Sin embargo, la espiritualidad cristiana, al estar dentro de un marco u horma religiosa, queda encuadrada dentro de las respuestas psicológicas dominantes. Por su propia esencia dogmática, para un religioso la fe tiene connotaciones más absolutistas, pudiendo convertir su relación con la divinidad en una categórica y concluyente norma de conducta y habituación psicológica y social que progresivamente le puede conducir a una huída de la realidad contextual. A diferencia del ser espiritual sin ligazón religioso que busca más abiertamente su paz íntima introduciéndose en distintos ámbitos, desde la música, la meditación a las experiencias sensoriales, etc., el cristiano puede aislarse más de la realidad precisamente por la impuesta o autoimpuesta autoridad dogmática de su creencia.
Como religión conceptual que lucha y se revela ante una sociedad globalizada, laica, laicista y generalmente atea, agnóstica o escéptica de un Dios eterno revelado, el cristianismo de la incipiente postcristiandad fue muy propenso a la huida de su propia sociedad. Así que muchas de las celebraciones, misas o cultos cristianos promovieron o instaron litúrgicamente al aislamiento psicológico de la realidad social que les rodeaba. Fue una de las grandes herencias de la cristiandad. Por lo general, el tiempo de reunión religiosa se convirtió en un temporáneo espacio de huida, no solo por la amenaza que podía llegar a significar la sociedad residente, sino por la posición psicológica de los fieles que preferentemente asumieron la ekklesía como un lugar de refugio y absentismo social. Evidentemente esa posición les incapacitaba para ser luz y sal en el mundo al que pertenecían y que era su verdadera razón de ser como Iglesia. Pero esta actitud del cristianismo en la incipiente postcristiandad se fue corrigiendo en los sucesivos decenios con una mejor disposición y contextualización. Sin embargo, pese al acercamiento mediante programas solidarios o actividades sociales externas, psicológicamente aún persiste en la iglesia y en el cristiano de la postcristiandad un subrepticio alejamiento de la realidad social residente.

▶ _Ejercicio_:
Responda brevemente según el extracto sobre la espiritualidad cristiana:
(a) ¿En qué ámbitos busca su paz íntima el ser espiritual sin ligazón religiosa?
(b) ¿Cómo asumieron preferentemente los fieles la ekklesía?
(c) ¿Mediante qué se produjo el acercamiento de la iglesia a la sociedad?
El listado no interviene en este ejercicio.

▶ _Datos proporcionados_:
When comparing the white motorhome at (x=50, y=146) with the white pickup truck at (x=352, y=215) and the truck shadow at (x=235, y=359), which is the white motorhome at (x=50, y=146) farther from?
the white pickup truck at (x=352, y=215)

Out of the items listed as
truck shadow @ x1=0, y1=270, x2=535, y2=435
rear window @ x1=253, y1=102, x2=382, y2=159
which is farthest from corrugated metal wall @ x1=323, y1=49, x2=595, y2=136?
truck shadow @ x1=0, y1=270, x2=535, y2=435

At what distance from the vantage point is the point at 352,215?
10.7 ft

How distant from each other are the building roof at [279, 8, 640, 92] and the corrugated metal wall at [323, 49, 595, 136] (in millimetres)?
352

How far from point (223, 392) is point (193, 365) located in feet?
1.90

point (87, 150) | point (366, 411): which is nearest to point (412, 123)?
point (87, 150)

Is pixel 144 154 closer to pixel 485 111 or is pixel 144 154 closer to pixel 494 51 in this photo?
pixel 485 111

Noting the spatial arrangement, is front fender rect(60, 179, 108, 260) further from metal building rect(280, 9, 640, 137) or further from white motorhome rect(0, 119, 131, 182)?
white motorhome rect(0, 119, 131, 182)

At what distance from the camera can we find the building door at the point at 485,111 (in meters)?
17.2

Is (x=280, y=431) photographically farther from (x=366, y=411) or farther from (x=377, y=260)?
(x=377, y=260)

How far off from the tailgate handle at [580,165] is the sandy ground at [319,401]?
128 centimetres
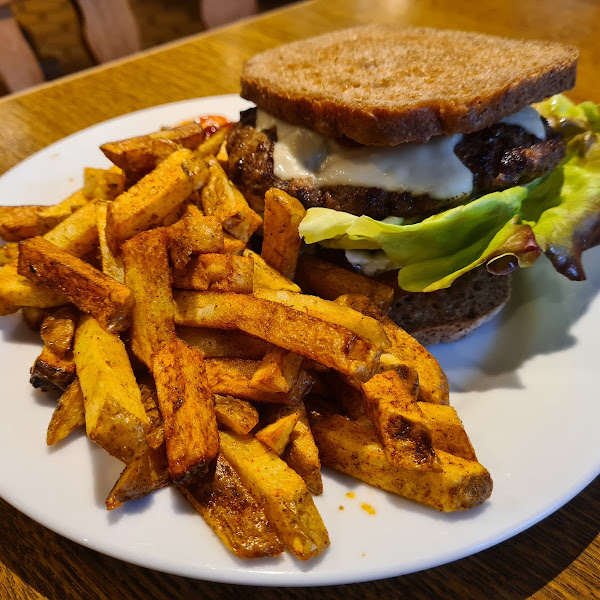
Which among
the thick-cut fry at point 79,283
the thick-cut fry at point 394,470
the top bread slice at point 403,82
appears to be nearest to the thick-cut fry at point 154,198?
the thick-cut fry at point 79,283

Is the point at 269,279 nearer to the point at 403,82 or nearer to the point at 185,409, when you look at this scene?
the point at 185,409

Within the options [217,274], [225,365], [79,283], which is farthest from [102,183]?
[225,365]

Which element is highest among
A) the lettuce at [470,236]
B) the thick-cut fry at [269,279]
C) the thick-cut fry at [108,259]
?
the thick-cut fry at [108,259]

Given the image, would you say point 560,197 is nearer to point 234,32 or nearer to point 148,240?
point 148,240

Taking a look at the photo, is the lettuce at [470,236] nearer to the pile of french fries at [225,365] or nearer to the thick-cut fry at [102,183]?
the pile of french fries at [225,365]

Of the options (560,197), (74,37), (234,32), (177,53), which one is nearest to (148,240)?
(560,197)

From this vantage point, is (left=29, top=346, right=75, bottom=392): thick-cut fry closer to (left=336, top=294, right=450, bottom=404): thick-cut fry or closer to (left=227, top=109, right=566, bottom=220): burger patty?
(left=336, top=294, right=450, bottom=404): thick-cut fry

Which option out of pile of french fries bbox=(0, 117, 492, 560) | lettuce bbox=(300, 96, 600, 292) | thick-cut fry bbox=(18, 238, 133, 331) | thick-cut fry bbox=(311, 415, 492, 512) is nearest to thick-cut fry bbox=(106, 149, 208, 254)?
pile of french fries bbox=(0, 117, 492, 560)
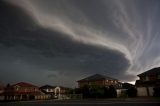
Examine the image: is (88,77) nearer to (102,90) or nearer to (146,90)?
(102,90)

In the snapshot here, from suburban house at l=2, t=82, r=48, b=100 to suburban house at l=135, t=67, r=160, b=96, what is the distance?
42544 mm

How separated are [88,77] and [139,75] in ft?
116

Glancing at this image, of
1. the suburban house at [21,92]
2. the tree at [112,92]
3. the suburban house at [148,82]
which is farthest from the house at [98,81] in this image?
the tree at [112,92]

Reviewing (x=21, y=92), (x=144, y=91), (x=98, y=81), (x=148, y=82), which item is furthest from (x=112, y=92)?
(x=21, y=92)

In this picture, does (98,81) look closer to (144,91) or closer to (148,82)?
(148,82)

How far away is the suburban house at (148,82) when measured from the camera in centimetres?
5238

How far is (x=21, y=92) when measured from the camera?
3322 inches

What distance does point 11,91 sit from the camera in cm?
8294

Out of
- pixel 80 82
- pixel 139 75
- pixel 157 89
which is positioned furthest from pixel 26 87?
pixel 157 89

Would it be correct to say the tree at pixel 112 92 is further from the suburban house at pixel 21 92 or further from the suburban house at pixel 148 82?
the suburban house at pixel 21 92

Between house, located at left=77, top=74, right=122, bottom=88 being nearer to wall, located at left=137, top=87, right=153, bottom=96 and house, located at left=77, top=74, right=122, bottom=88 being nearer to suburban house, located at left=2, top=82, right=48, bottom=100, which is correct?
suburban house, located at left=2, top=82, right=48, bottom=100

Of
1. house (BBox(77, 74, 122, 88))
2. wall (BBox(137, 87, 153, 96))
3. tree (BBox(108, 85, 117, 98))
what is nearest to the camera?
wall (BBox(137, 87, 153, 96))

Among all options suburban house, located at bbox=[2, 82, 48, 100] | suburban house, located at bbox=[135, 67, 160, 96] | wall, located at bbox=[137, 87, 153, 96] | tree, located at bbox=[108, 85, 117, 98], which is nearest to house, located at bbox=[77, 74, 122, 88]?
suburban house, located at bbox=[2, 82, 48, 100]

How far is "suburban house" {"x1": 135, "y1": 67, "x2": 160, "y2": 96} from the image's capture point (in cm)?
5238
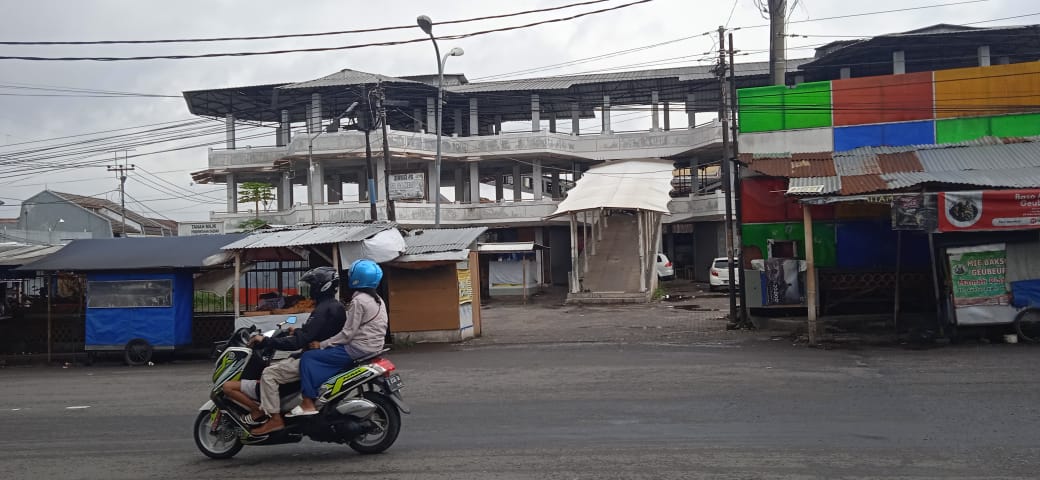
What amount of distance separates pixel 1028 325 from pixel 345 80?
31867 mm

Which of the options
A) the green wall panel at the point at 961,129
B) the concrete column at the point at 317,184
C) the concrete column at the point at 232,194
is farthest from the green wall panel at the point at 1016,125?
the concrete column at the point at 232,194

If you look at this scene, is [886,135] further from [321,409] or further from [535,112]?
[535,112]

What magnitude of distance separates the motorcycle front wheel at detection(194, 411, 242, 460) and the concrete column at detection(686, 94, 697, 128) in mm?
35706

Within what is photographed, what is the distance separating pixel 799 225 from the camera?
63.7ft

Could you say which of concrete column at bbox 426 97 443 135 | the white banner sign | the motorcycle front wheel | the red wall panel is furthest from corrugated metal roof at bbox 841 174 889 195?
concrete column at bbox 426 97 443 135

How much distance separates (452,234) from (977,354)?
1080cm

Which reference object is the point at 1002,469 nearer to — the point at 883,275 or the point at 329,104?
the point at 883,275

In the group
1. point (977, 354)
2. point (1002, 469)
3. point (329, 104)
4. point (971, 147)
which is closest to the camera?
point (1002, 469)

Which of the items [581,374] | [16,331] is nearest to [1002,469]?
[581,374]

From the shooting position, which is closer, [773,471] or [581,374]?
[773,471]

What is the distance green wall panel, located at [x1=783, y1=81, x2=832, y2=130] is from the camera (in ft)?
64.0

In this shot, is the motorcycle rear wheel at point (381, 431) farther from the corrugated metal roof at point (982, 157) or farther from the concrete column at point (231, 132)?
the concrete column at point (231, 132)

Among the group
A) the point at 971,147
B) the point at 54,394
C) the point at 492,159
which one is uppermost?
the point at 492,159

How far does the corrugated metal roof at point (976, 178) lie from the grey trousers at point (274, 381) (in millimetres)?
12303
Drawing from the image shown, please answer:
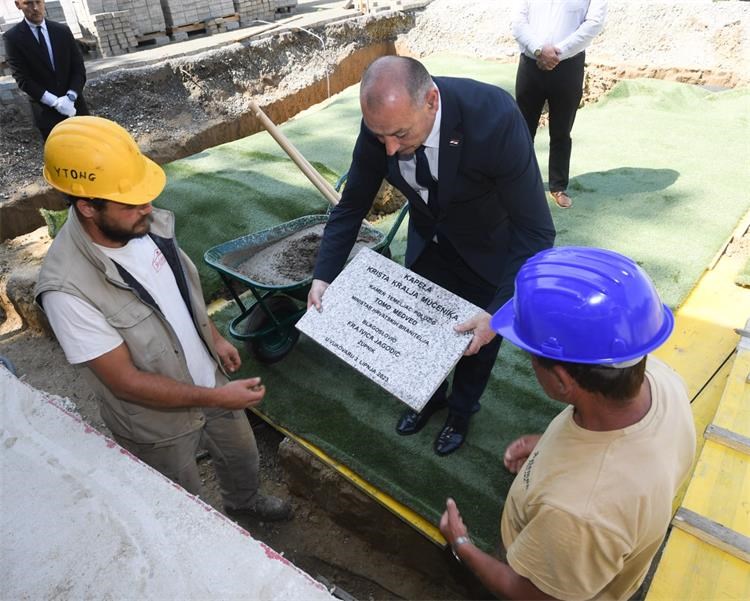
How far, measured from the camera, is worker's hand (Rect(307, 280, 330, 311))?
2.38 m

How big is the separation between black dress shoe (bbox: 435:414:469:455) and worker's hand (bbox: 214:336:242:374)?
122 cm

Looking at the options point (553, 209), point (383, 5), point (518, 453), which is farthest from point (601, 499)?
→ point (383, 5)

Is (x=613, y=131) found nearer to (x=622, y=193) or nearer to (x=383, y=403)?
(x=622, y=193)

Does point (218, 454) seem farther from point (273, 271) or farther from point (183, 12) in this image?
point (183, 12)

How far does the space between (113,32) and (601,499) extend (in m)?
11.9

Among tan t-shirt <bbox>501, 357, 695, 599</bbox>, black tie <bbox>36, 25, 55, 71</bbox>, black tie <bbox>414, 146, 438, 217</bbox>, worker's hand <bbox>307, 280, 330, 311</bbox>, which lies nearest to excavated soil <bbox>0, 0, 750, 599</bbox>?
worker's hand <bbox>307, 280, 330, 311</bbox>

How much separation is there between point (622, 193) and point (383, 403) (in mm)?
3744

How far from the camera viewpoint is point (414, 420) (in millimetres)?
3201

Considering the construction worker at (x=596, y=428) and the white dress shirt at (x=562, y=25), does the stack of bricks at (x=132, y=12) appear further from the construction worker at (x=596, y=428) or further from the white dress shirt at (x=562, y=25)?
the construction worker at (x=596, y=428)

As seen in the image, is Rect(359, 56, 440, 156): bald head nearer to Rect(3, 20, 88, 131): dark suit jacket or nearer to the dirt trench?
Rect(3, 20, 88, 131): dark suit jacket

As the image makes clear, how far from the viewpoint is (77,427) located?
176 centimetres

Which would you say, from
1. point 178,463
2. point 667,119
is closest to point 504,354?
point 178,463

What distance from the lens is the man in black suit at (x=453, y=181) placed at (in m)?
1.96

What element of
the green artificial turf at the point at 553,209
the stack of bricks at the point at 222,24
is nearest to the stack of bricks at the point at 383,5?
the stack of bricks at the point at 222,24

▶ _Respuesta_:
(a) En la música, la meditación y las experiencias sensoriales.
(b) Como un lugar de refugio y absentismo social.
(c) Mediante programas solidarios o actividades sociales externas.